Report: Dow Jones might sell storied stock index

ByABC News
August 21, 2009, 9:33 PM

NEW YORK -- The Dow Jones industrial average could get a new name.

The Wall Street Journal reported Friday that its publisher, Dow Jones, is considering selling its stock-market indexing business and has reached out to potential buyers. A sale of the unit would open the door for the new owner to rename the 125-year-old Dow Jones industrial average, one of the world's best-known stock-market benchmarks.

The Journal, citing unnamed sources, said the process is still preliminary, and could result in a joint venture or no sale at all.

The sale of a prime Dow Jones asset would be among the first since News Corp. bought the publisher in 2007 for $5.7 billion after a long effort to persuade the families that controlled Dow Jones & Co. Since then the value of the business has plunged, with the newspaper industry suffering huge declines in advertising.

News Corp. also owns the Journal, the Fox television network, 20th Century Fox movie studio and media outlets in Europe and Australia.

Dow Jones offers more than 130,000 stock indexes that are used as benchmarks by investors and licensed for use by mutual funds and other investment products, according to Dow Jones Indexes' website.

Its best known index is the Dow Jones industrial average, which was introduced as a basket of 11 stocks in 1884. Today, it has 30 stocks and is used as an indicator by investors around the globe.
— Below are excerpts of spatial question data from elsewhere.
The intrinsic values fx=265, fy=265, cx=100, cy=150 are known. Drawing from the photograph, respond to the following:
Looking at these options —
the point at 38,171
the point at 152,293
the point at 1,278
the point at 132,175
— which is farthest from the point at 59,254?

The Dow index is named after Dow Jones and Co. co-founders Charles Dow and Edward Jones. It's synonymous with the stock market for many investors, and is a fixture at the bottom of TV screens during financial news broadcasts. While it's not the most comprehensive measure of the market the Standard & Poor's 500 index is widely used as a broader benchmark the Dow Jones industrials are perhaps the most widely followed metric.